__REQUIRED WORK__:
#1 In the article on repealing the expanded Form 1099 reporting requirements, translate this sentence into Spanish: "However, the Senate’s version of repeal only addressed the health care law’s 1099 requirement and not the rental property 1099 requirements."
#2 List every person mentioned by name in the article on repealing the expanded Form 1099 reporting requirements.

On Thursday, the House of Representatives passed the Small Business Paperwork Mandate Elimination Act of 2011 (HR 4) by a 314–112 vote. The bill would repeal the expanded Form 1099 information reporting requirements mandated by last year’s health care legislation. It would also repeal the new 1099 reporting requirements imposed on taxpayers who receive rental income.
Section 9006 of last year’s Patient Protection and Affordable Care Act (PL 111-148) expanded the 1099 reporting requirements to include all payments from businesses aggregating $600 or more in a calendar year to a single payee, including corporations (other than a payee that is a tax-exempt corporation), and to include payments made for property, starting with payments in 2012. The Small Business Jobs Act (PL 111-240) enacted a requirement that individuals who receive rental income must issue Forms 1099 to service providers for payments of $600 or more made during 2011 and for payments made for property and to corporations beginning in 2012. Both of these provisions would be repealed by the bill.
The House Ways and Means Committee report on an earlier version of the bill says that the committee believes the burden imposed by the expanded reporting requirement “is disproportionate as compared with any resulting improvement in tax compliance and therefore [the committee] believes that these requirements should be repealed in their entirety” (Committee on Ways and Means, Report No. 112-15 to Accompany HR 4, p. 4 (Feb. 22, 2011)).
To pay for repeal, HR 4 would increase the amount of the new IRC § 36B health care credit that is subject to recapture. In a statement of administration policy, the White House announced that, while it supports repeal of the expanded 1099 requirements affecting business, it “strongly opposes” the way HR 4 would pay for repeal.
HR 4 will now go to the Senate for consideration. That chamber has already passed its own version of 1099 repeal as part of the FAA Air Transportation Modernization and Safety Improvement Act (S 223). However, the Senate’s version of repeal only addressed the health care law’s 1099 requirement and not the rental property 1099 requirements. The Senate bill would pay for the repeal by rescinding $44 billion of discretionary government spending.
The House and the Senate will have to reach agreement on a revenue offset before a bill can be sent to President Barack Obama. White House opposition to the revenue offsets contained in both bills makes the road to final passage unclear. Until the president agrees to sign this proposal, Benson Goldstein, senior technical manager at the AICPA, cautions practitioners that “clients with rental properties should continue to keep the necessary records so that they will have the records that would be needed to file 1099s in 2012.”
The AICPA supports repeal of both 1099 provisions. In a Feb. 14 letter to the chairman of the Senate Finance Committee, Max Baucus, D-Mont., and its ranking member, Orrin Hatch, R-Utah, the chair of the AICPA’s Tax Executive Committee, Patricia Thompson, urged the repeal of the provisions and expressed the AICPA’s concerns about the significant compliance burdens that businesses and rental property owners will face if the expanded 1099 reporting provisions are not repealed.

__SUPPLIED RECORDS__:
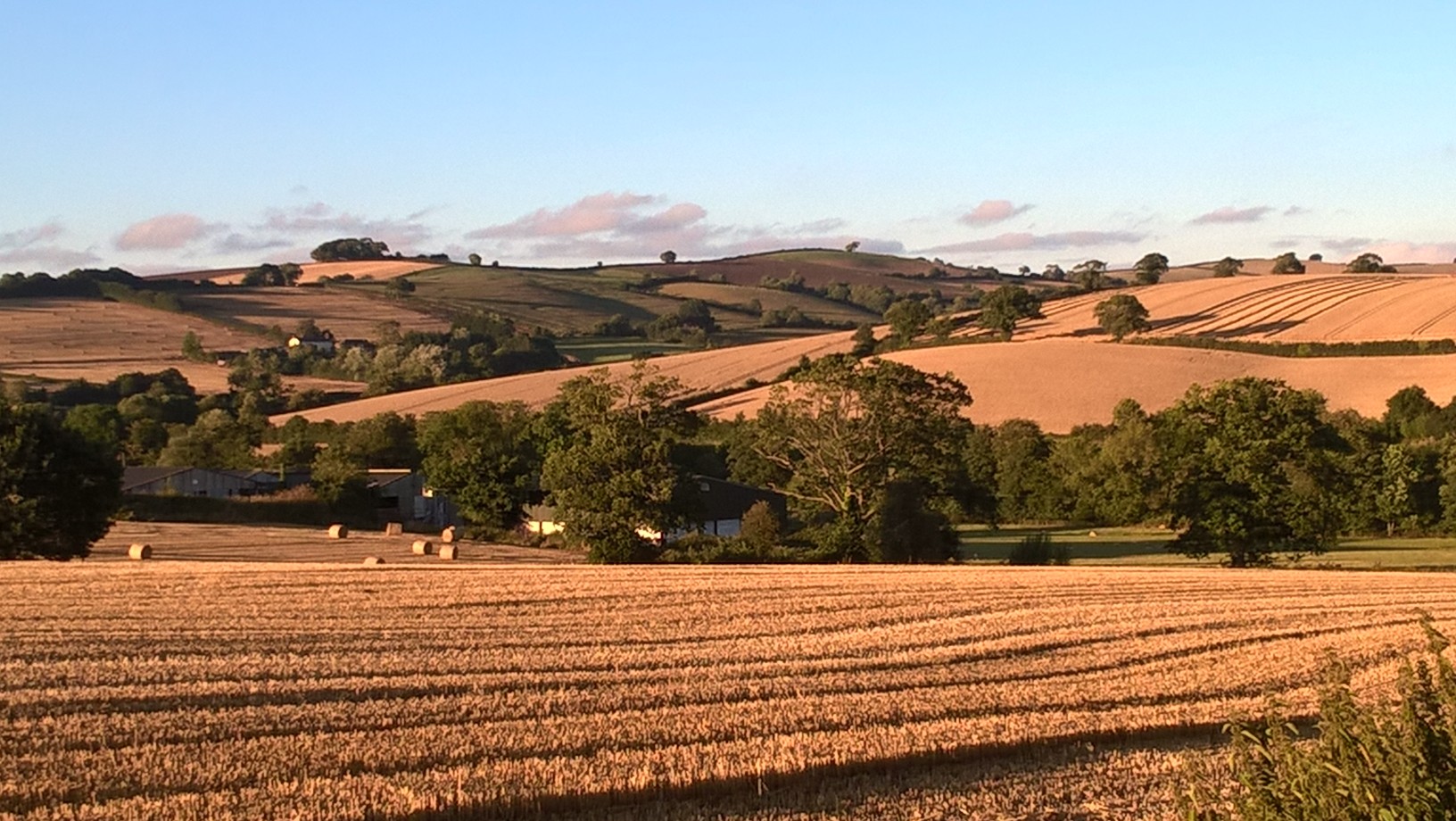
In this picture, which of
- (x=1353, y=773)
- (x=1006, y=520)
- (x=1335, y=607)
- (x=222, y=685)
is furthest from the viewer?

__SOLUTIONS BELOW__:
#1 Sin embargo, la versión de la derogación del Senado solo abordó el requisito del formulario 1099 de la ley de atención médica y no los requisitos del formulario 1099 relativos a las propiedades de alquiler.

#2
- Barack Obama
- Benson Goldstein
- Max Baucus
- Orrin Hatch
- Patricia Thompson